Where’s Clifford? Helping Children’s Museum

The Chicago Children’s Museum is using a grassroots and direct marketing effort to create awareness and drive family memberships.

The pro bono DM campaign by Wunderman Chicago uses animated character Clifford the Big Red Dog to target parents with children ages 4-7. The campaign is called “Have you seen Clifford?”

“The strategy is to market the museum and membership drive by touting the arrival of the new ‘Adventures with Clifford the Big Red Dog’ exhibit,” said Debbie McKean, vice president and group account director at Wunderman Chicago.

DM channels are used to offer an invitation to a party for new members with appearances by Clifford and Emily Elizabeth, the little girl who is the dog’s owner.

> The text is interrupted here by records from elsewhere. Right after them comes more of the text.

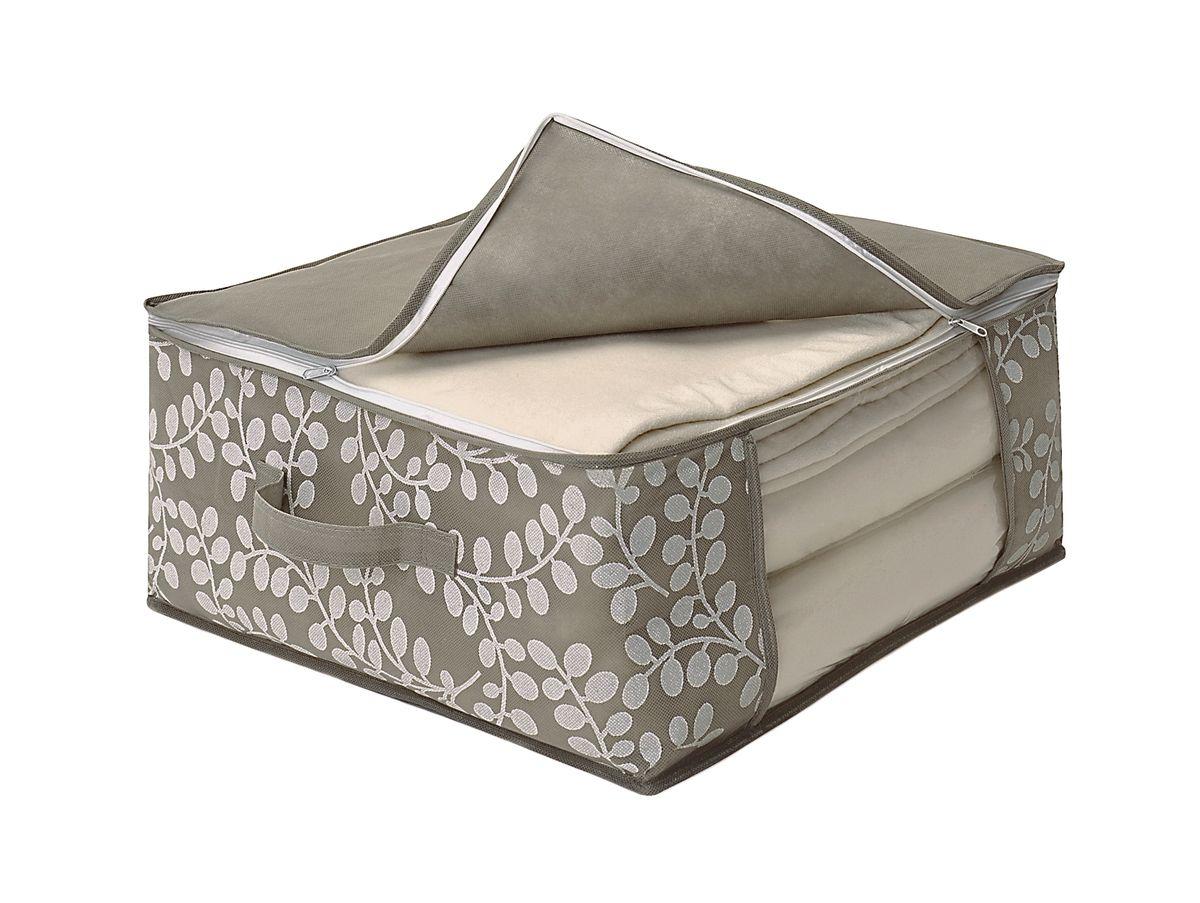 Чехол для одеяла Cosatto Флораль, цвет: серый, 45 х 45 х 20 смCOVLCATF50Чехол для одеяла Cosatto Флораль изготовлен из дышащего нетканого материала (полипропилена), безопасного в использовании. Подходит для одинарных шерстяных или одинарных пуховых одеял. Имеет прозрачное окно и застежку-молнию по периметру, а также ручку для переноски.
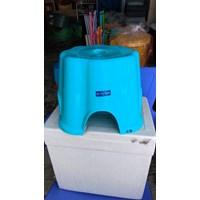 Bangku Kursi Dapur Plastik
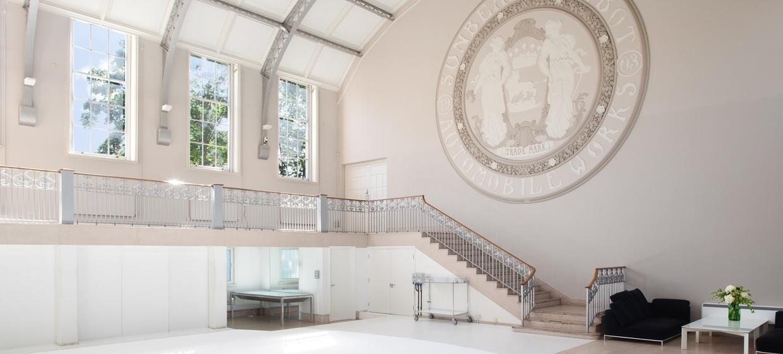 Edwardian Elegance Blank Canvas Space 1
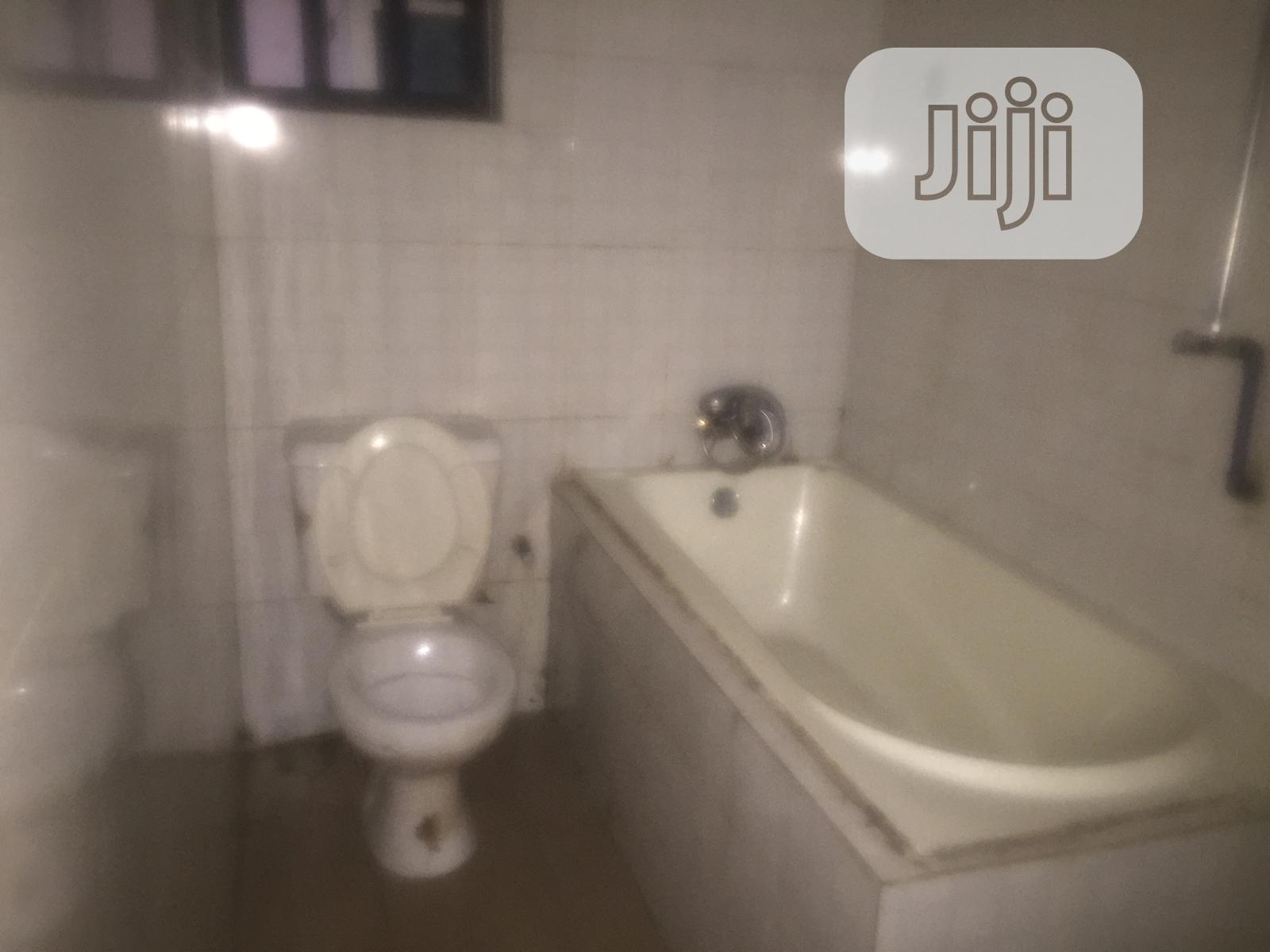 2 Bedroom Flat For Rent | Houses & Apartments For Rent for sale in Port-Harcourt, Rivers State, Nigeria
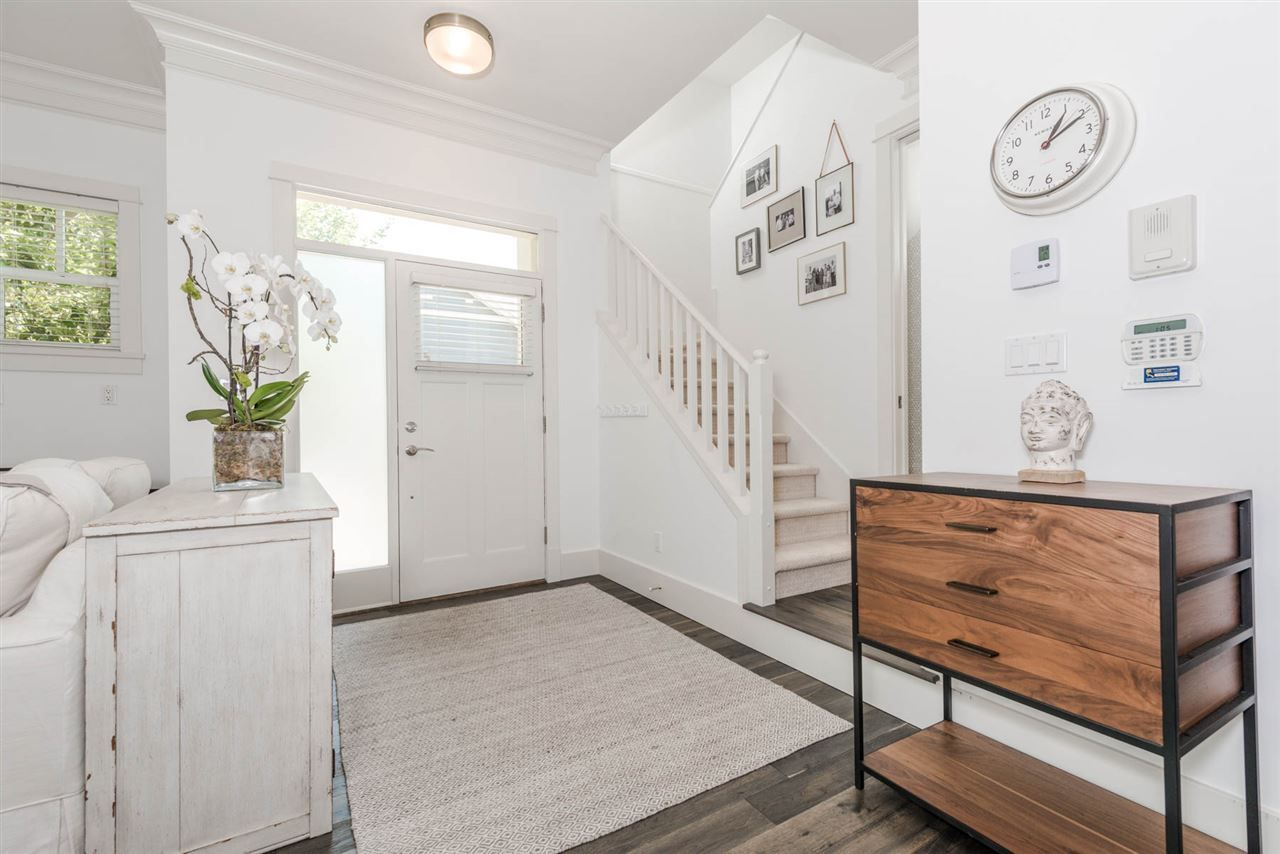 """Photo 3: Photos: 3175 YUKON Street in Vancouver: Mount Pleasant VW 1/2 Duplex for sale in """"Heritage at Cambie Village"""" (Vancouver West)  : MLS®# R2189433"""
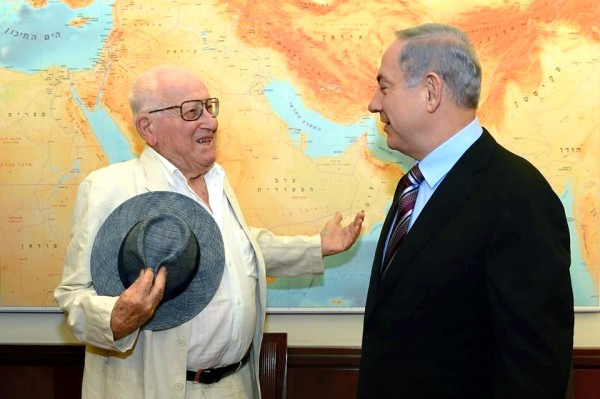 """Prime Minister Benjamin Netanyahu meets with film producer Branko Lustig, a Holocaust survivor who produced and won an Oscar for """"Schindler's List"""". He came to Israel to donate his Oscar to Yad Vashem.  (GPO photo by Kobi Gideon)"""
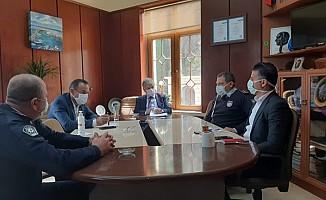 Pilli, Lapta Belediyesi'nde toplantı gerçekleştirdi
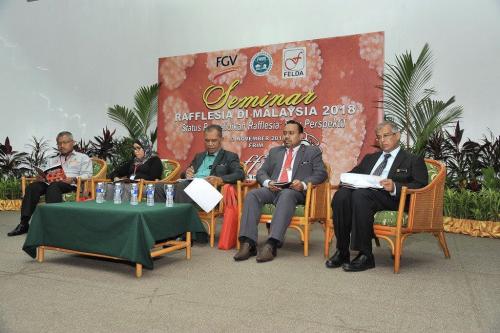 Dari kiri: Zulhisham, Sharifah Shahrul Rabiah, Abd Latif, Erawan dan Samsudin.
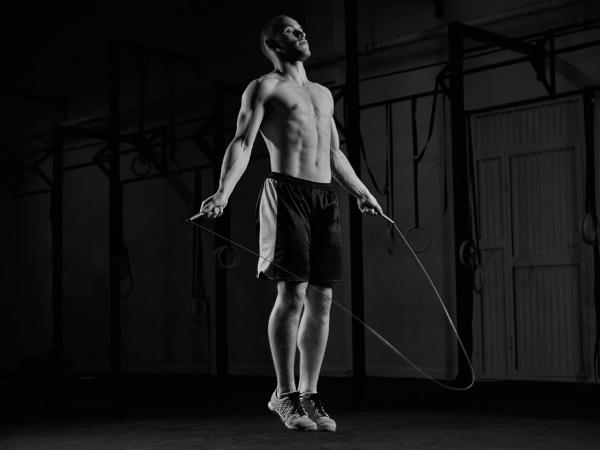 Exercice du saut à la corde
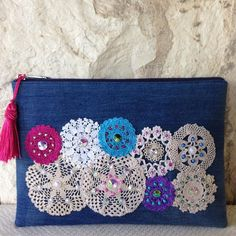 "New Cheap Bags. The location where building and construction meets style, beaded crochet is the act of using beads to decorate crocheted products. ""Crochet"" is derived fro Crochet Tote, Bead Crochet, Diy Handbag, Handmade Purses, Handmade Clutch, Embroidered Bag, Boho Bags, Patchwork Bags, Hand Embroidery"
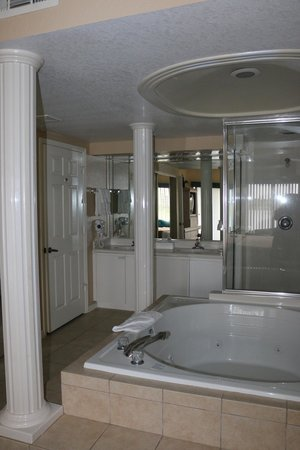 Westgate Lakes Resort & Spa : One of the two bathrooms that had a jacuzzi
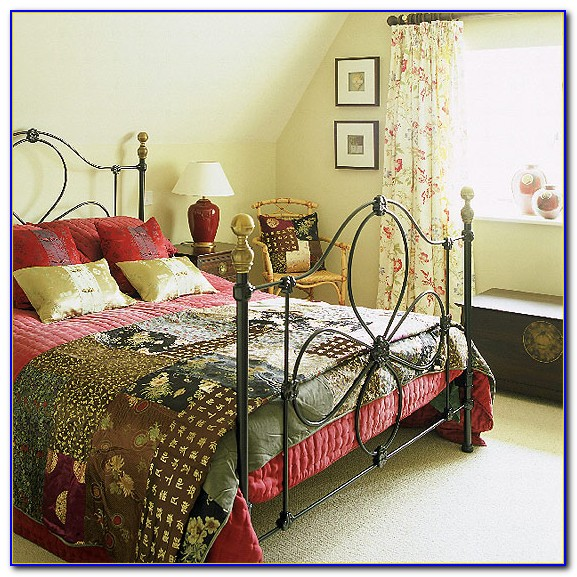 Country Style Bedroom Accessories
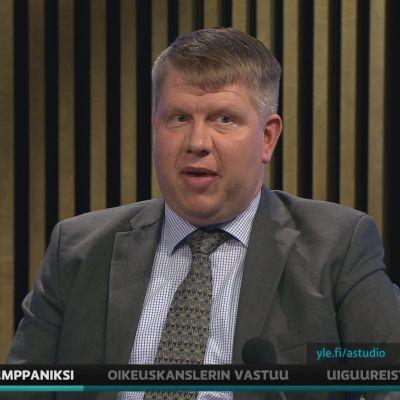 VTV:n johtava tilintarkastaja Pasi Tervasmäki kommentoi A-studiossa viraston toimintaan liittyvää kohua.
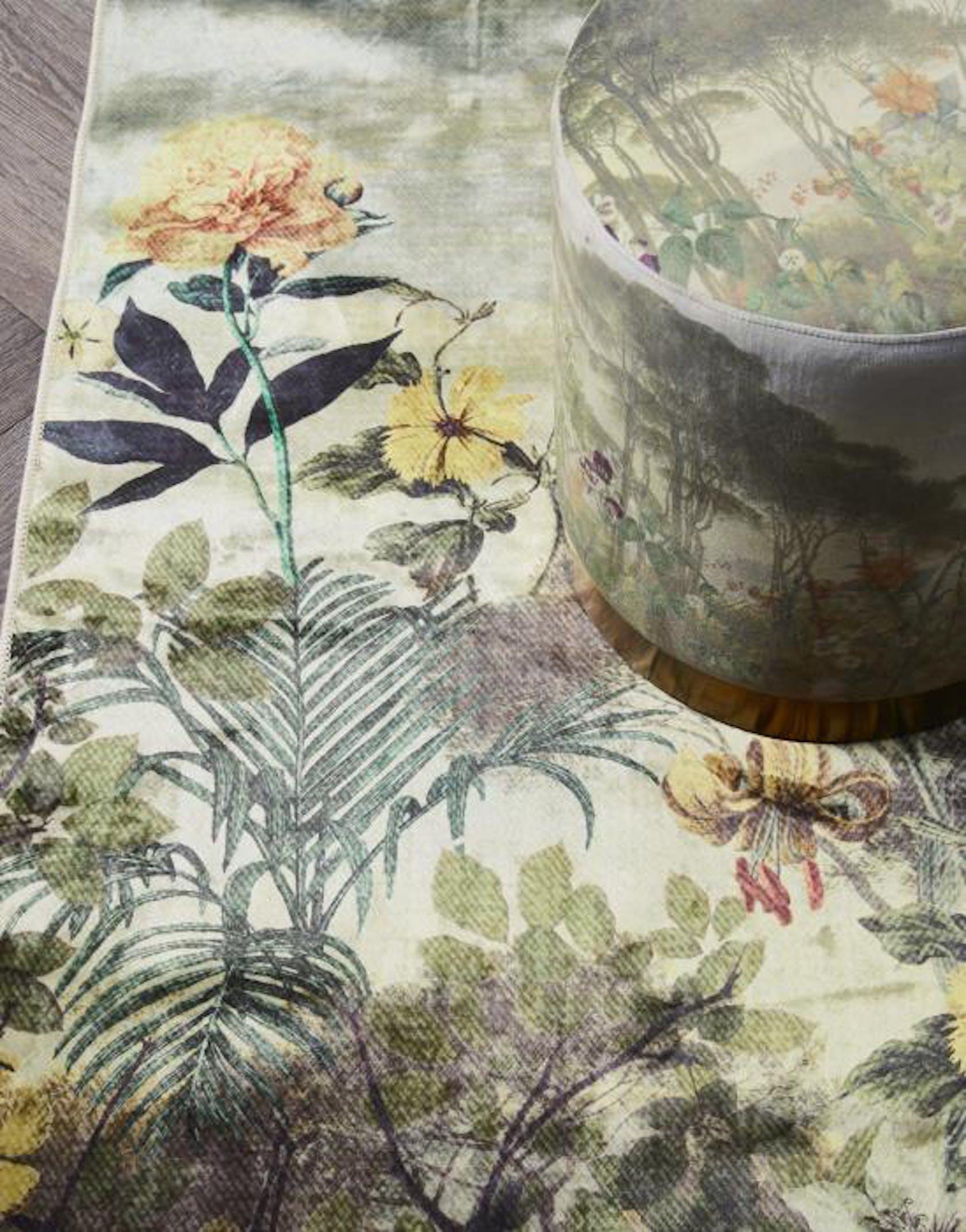 ESSENZA Felicia Teppich Landschaft mit Blumen Loden Green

Homespun-like fliers ask, “Have you seen our dog?” Copy goes on to state: “20 feet tall. 780lbs. Bright red fur. Answers to the name Clifford.”

The fliers are taped in areas frequented by parents with young children, such as parks, daycare centers, grocery stores and coffee shops. A telephone number and site at www.chichildrensmuseum.org give prospects information on membership, the exhibit and party. The exhibit began Oct. 16 and runs until Jan. 17.

Classified ads with the same information as the flier will appear in local Chicago newspapers. A supporting mail piece is designed to look like the flier. Copy includes an exclusive invitation to a new members party with Clifford and mentions a reward for new members.

The reward is a special edition of the Chicago Children’s Museum newspaper. In it are instructions on how to make a paper hat and an “I spotted Clifford” member sticker. Museum membership and new exhibit information are added. Members will get this publication at the party set for Dec. 3.

The campaign is unique for the museum in terms of the choice of channels and the message.

“This is the first time for a membership drive that the museum has done an integrated marketing campaign, and it is also the first time the museum has used the opening of a new exhibit as the main message in the campaign,” McKean said. “The museum [typically] has done the traditional three-tiered mailings to people who have shown interest. It is also the first time they have purchased a list for the mailing.”

Wunderman Chicago ran a ZIP density analysis of current members to see where the lion’s share came from. It then bought names in those areas.

“One of the big challenges for the museum’s membership drives is the ‘why now?’ in terms of getting people to respond,” McKean said. “It is the main reason we developed the new member incentive party as a means to get people off the fence.”